I can get rid of this issue by clearing out any cookies in the setup script of each test case, but that's a lot to maintain when you have hundreds of test cases.
  • mannyvel's avatar
    mannyvel
    Occasional Contributor
    This also happens in LoadUI, which apparently uses SoapUI underneath.

    The good thing is that you can check for this by saving off the JSESSIONID value in the context after you get a session, then using a script between each step to compare the value of JSESSIONID to your stored value. If it doesn't match, you can try and force JSESSIONID back to the old one or just jump to your logout handler, or both.

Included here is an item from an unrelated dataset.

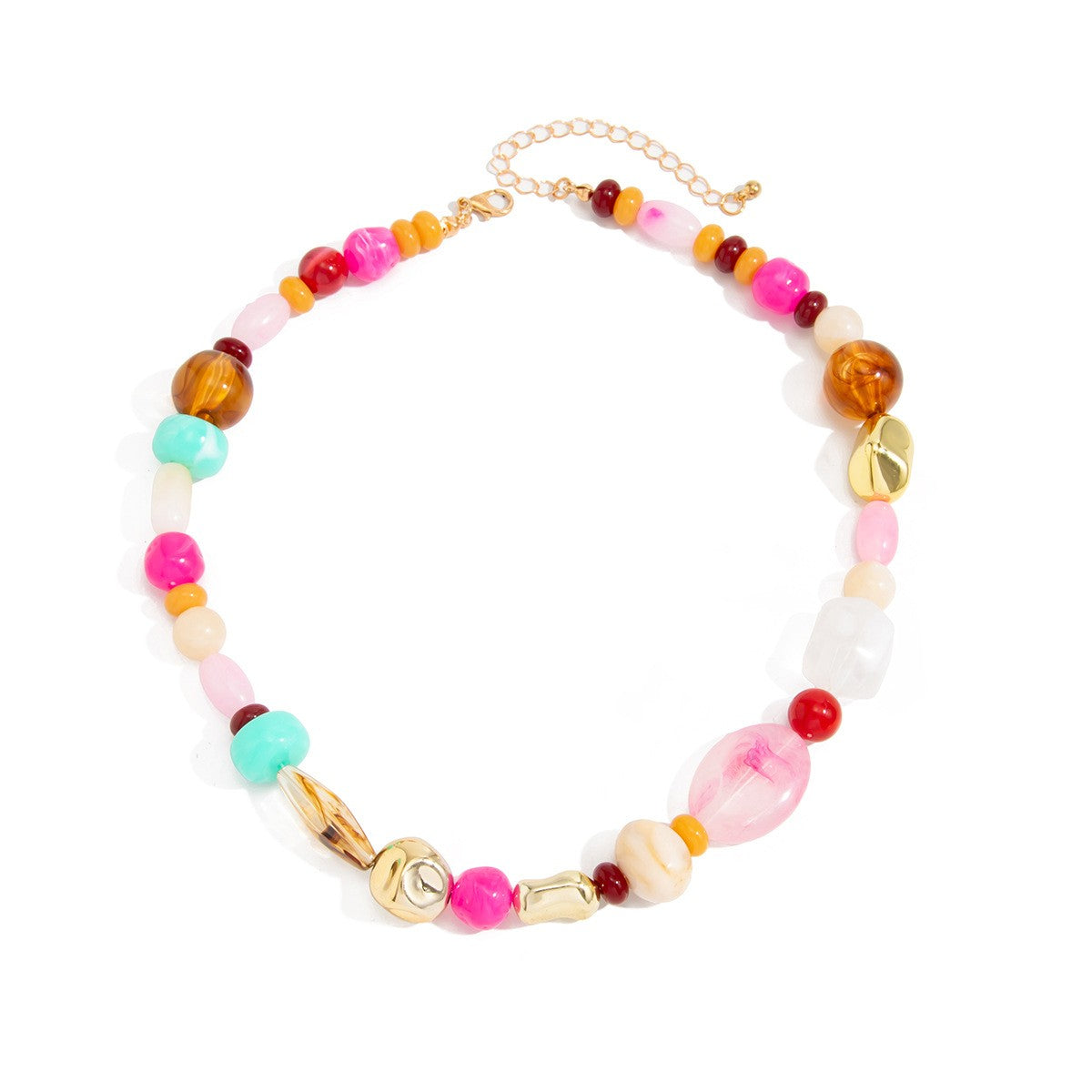Boho Multicolor Resin Bead Necklace & Bracelet Set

    This isn't ideal, but it mostly works.

    I'm curious if this happens in the Pro version. Are there people who paid $10k for a tool (load ui pro) that can't handle sessions correctly?
  • mannyvel's avatar
    mannyvel
    Occasional Contributor
    As a note, checking for the JSESSIONID by hand doesn't work. Next thing I'm going to try is turning off session support and just using cookies directly.
  • mannyvel's avatar
    mannyvel
    Occasional Contributor
    Just verified that the same bug occurs in SoapUI Pro 4.5.1.

    This is a simple testcase with 4 calls:

    login/http
    login/amf
    search/amf
    logout/http

    There are two threads in the loadtest, with 1 run per thread.

    This is what I see (from the Charles proxy). The second cookie is never used. I see from psiprobe that that other session is an anonymous session, hanging out on the server waiting to expire.

    Request
    POST /MY_APP/j_spring_security_check?j_username=testuser1&j_password=testpassword&submit=login HTTP/1.1
    Response 1
    Set-Cookie JSESSIONID=7E2EF24479D172EE9AE066D75B5F3AAC; Path=/MY_APP
    Request 2
    POST /MY_APP/j_spring_security_check?j_username=testuser2&j_password=testpassword&submit=login HTTP/1.1
    Response 2
    Set-Cookie JSESSIONID=C9D3A808721A6B9D3421737FD4EEE7FD; Path=/MY_APP
    Request 3
    Cookie JSESSIONID=C9D3A808721A6B9D3421737FD4EEE7FD
    Request 4
    Cookie JSESSIONID=C9D3A808721A6B9D3421737FD4EEE7FD
    Request 5
    Cookie JSESSIONID=C9D3A808721A6B9D3421737FD4EEE7FD
    Request 6
    Cookie JSESSIONID=C9D3A808721A6B9D3421737FD4EEE7FD
    Request 7
    GET /MY_APP/j_spring_security_logout HTTP/1.1
    Cookie JSESSIONID=C9D3A808721A6B9D3421737FD4EEE7FD
    Request 8
    GET /MY_APP/j_spring_security_logout HTTP/1.1
    Cookie JSESSIONID=C9D3A808721A6B9D3421737FD4EEE7FD

    I noticed that the user-agent is:

    User-Agent Apache-HttpClient/4.1.1 (java 1.5)

    My local java is:

    java version "1.6.0_45"
    Java(TM) SE Runtime Environment (build 1.6.0_45-b06-451-11M4406)
    Java HotSpot(TM) 64-Bit Server VM (build 20.45-b01-451, mixed mode)
  • mannyvel's avatar
    mannyvel
    Occasional Contributor
    Since sessions work fine when you run only test at a time, you can bypass the session bug by spawning multiple testrunners from a driver shell script and parameterizing in the script.

    You won't get the fancy graphs, but you can log the data and use excel, etc to make graphs.

    I haven't heard anything definitive, but apparently sessions aren't supported in load tests, even in the pro version.
  • mannyvel's avatar
    mannyvel
    Occasional Contributor
    Apparently the session is preserved in test cases now (4.5.2). Time to download it and see!
  • mannyvel's avatar
    mannyvel
    Occasional Contributor
    In 4.5.2, session cookies don't persist across different types of calls.

    Call 1: HTTP POST
    response: set-cookie
    Call 2: AMF POST
    request: no cookie present
    Call 3: HTTP GET
    request: cookie is present

    The cookie should be set after call 1, but it's not present in call #2. It is present in call #3. This used to work in 3.5.1. HTTP session is checked, AMF session is not checked.
  • I have a testsuite that contains several login steps for different certificates..when run the test individually the test will pass sucessfully but when run in a suite the tests are failing.
    The problem here is when second certficate login step executing, the first certificate is tryin to login and in response getting first certificate response.
    How to expire the first login before execute the next login? or is there any other approach?